I was devoted to my parents. but no less was I devoted to the passions that flesh is heir to. I had
yet to learn that all happiness and pleasure should be sacrificed in devoted service to my parents.
And yet, as though by way of punishment for my desire for pleasures, an incident happened,
which has ever since rankled in my mind and which I will relate later. Nishkulanand sings:
'Renunciation of objects, without the renunciation of desires, is short-lived, however hard you may
try.' Whenever I sing this song or hear it sung, this bitter untoward incident rushes to my memory
and fills me with shame.
 

My father put on a brave face despite his injuries and took full part in the wedding. As I think of
it, I can even today call before my mind's eye the places where he sat as he went through the
different details of the ceremony.

 Little did I dream then that one day I should severely criticize my
father for having married me as a child. Everything on that day seemed to me own right and
proper and pleasing. There was also my own eagerness to get married. And as everything that
my father did then struck me as beyond reproach, the recollection of those things is fresh in my 
memory. I can picture to myself, even today, how we sat on our wedding dais, how we performed
the Saptapadi how we, the newly wedded husband and wife, but the sweet Kansar into each
other's mouth, and how we began to live together.

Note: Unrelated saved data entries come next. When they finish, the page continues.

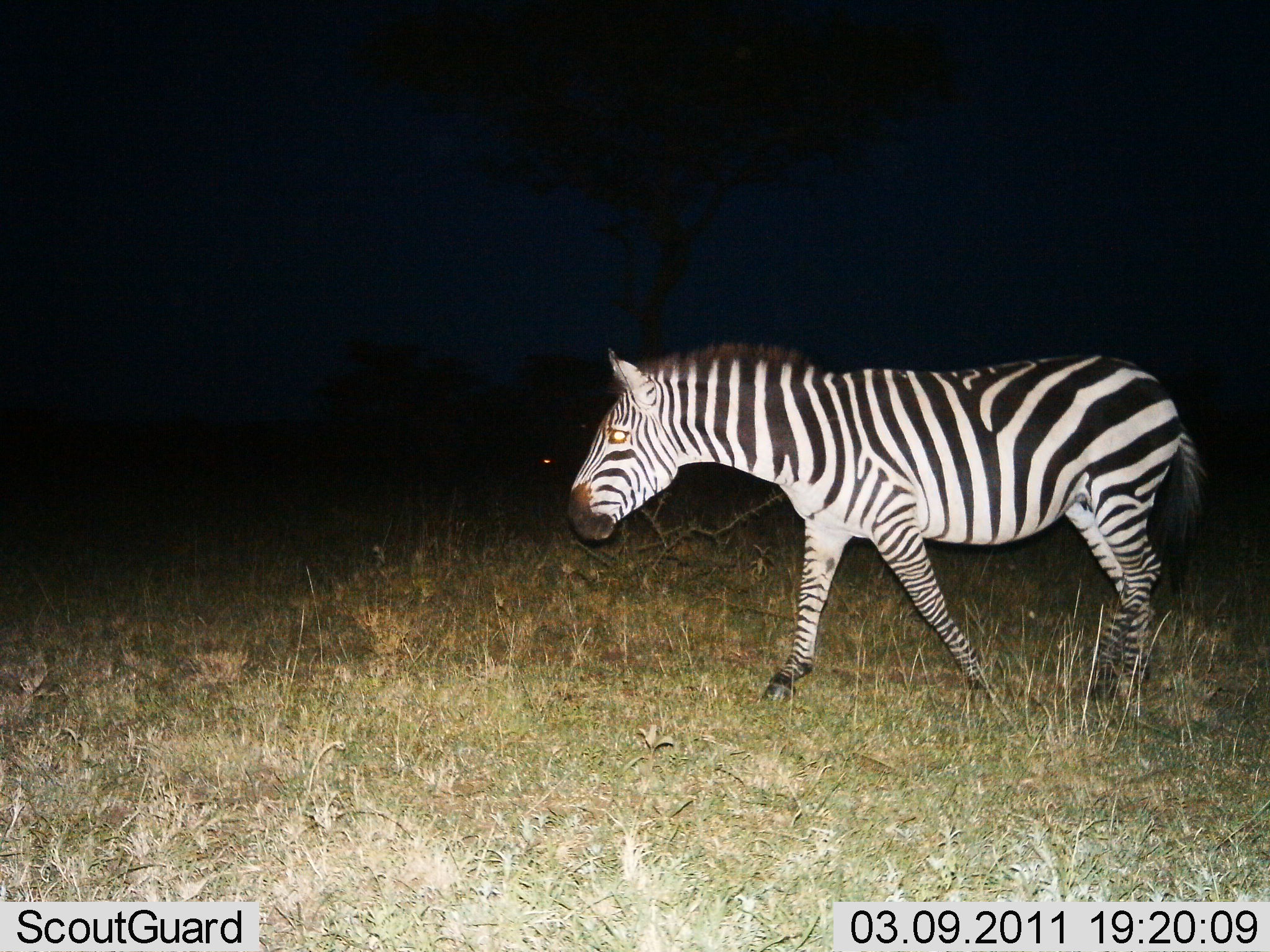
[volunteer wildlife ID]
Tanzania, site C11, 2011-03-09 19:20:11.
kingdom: Animalia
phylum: Chordata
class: Mammalia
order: Perissodactyla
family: Equidae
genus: Equus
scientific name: Equus quagga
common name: plains zebra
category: zebra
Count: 1.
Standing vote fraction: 17%.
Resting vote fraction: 8%.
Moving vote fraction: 100%.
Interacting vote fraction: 0%.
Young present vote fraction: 0%.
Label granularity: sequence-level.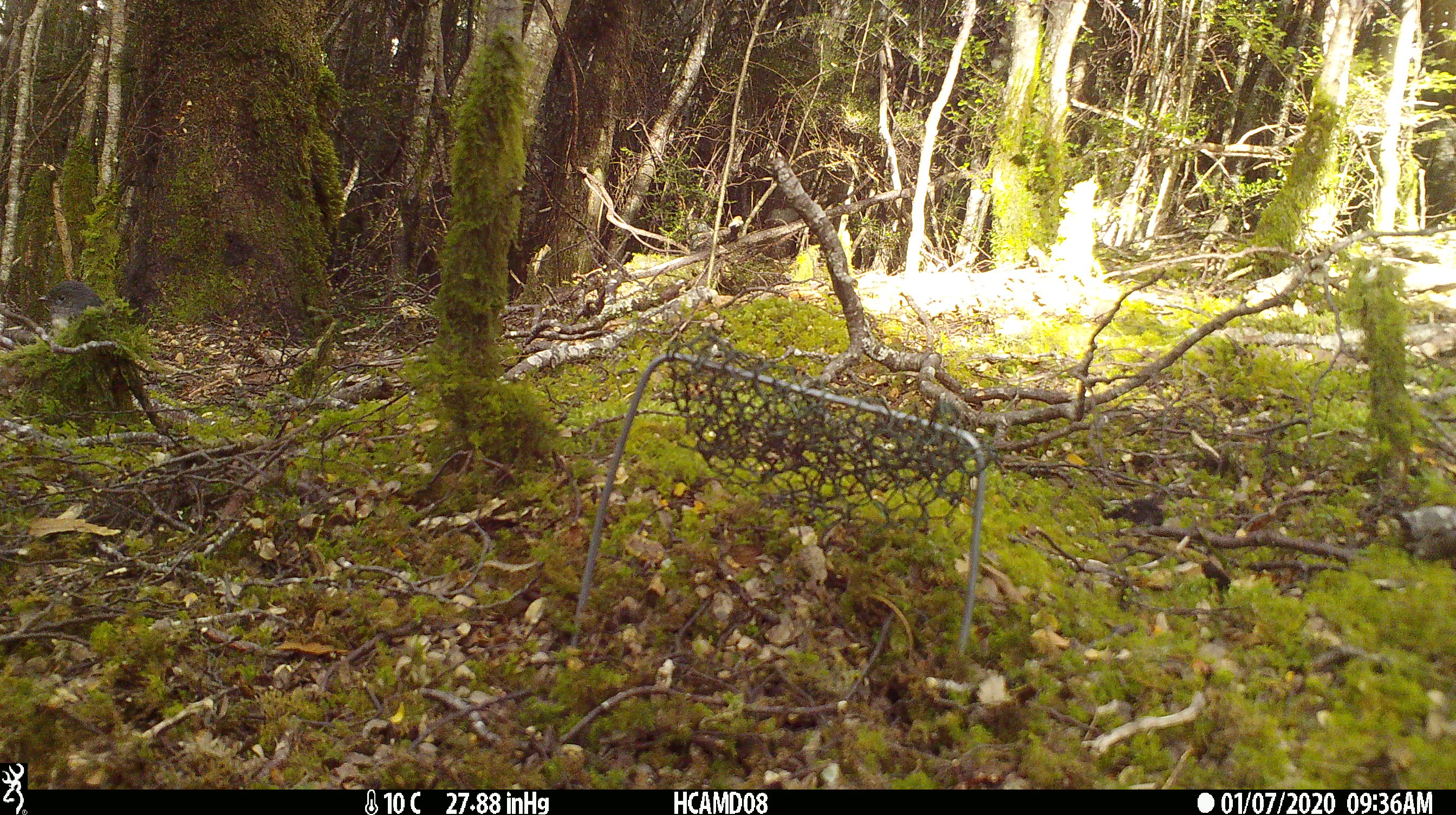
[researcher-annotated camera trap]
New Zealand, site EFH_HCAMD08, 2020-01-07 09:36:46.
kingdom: Animalia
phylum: Chordata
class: Aves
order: Passeriformes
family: Petroicidae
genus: Petroica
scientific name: Petroica australis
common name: new zealand robin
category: robin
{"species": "robin (new zealand robin) (Petroica australis)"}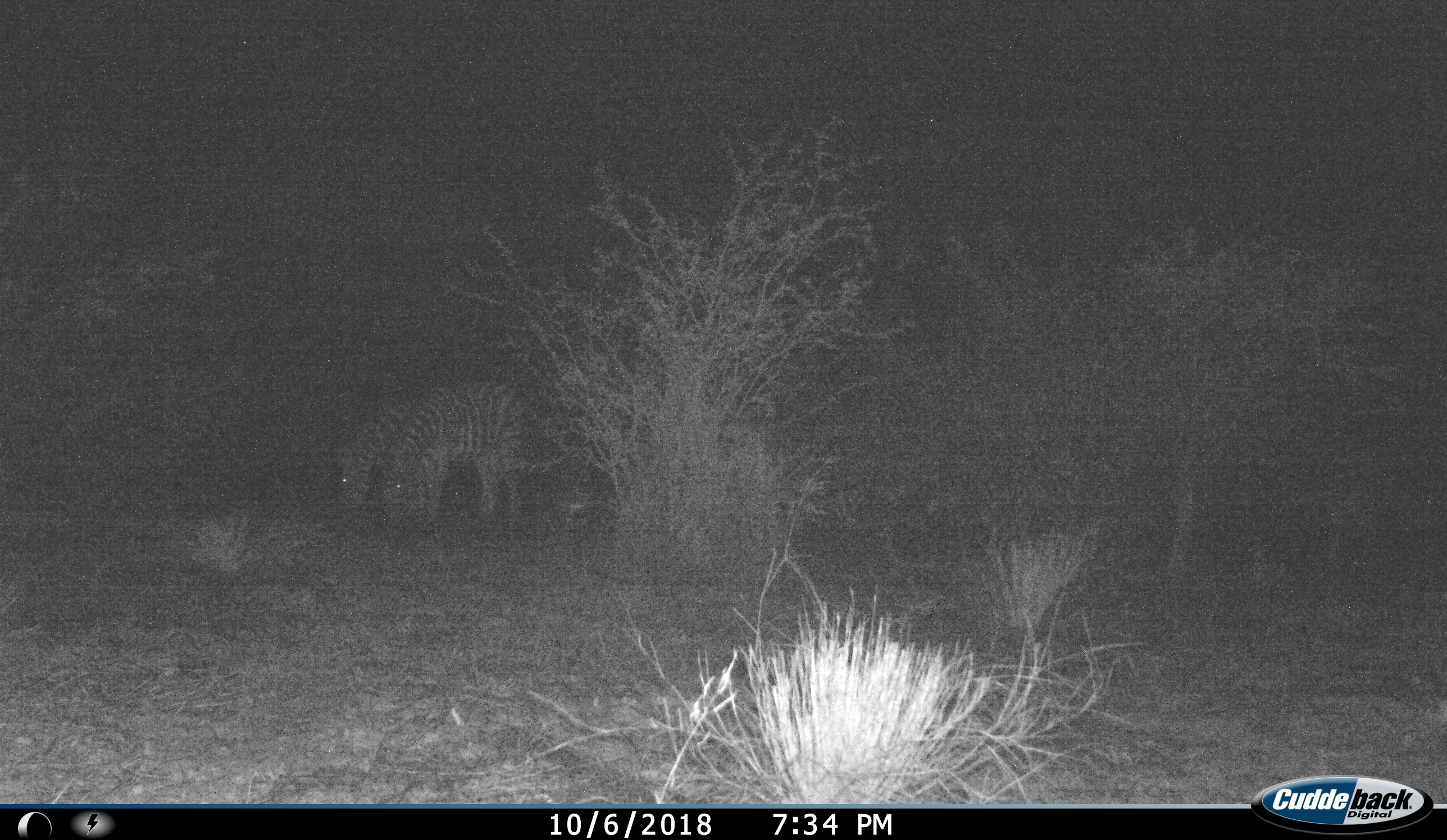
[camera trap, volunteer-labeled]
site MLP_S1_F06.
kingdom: Animalia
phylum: Chordata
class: Mammalia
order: Perissodactyla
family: Equidae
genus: Equus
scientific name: Equus quagga burchellii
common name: burchell's zebra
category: zebraburchells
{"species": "zebraburchells (burchell's zebra) (Equus quagga burchellii)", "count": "2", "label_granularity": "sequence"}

 And oh! that first night. Two innocent children
all unwittingly hurled themselves into the ocean of life. My brother's wife had thoroughly coached
me about my behavior on the first night. I do not know who had coached my wife. I have never
asked her about it, nor am I inclined to do so now. The reader may be sure that we were too
nervous to face each other. We were certainly too shy. How was I to talk to her, and what was I to
say? The coaching could not carry me far. But no coaching is really necessary for such matters.
The impressions of the former birth are potent enough to make all coaching superfluous. We
gradually began to know each other and to speak freely together. We were the same age. but I
took no time in assuming the authority of a husband.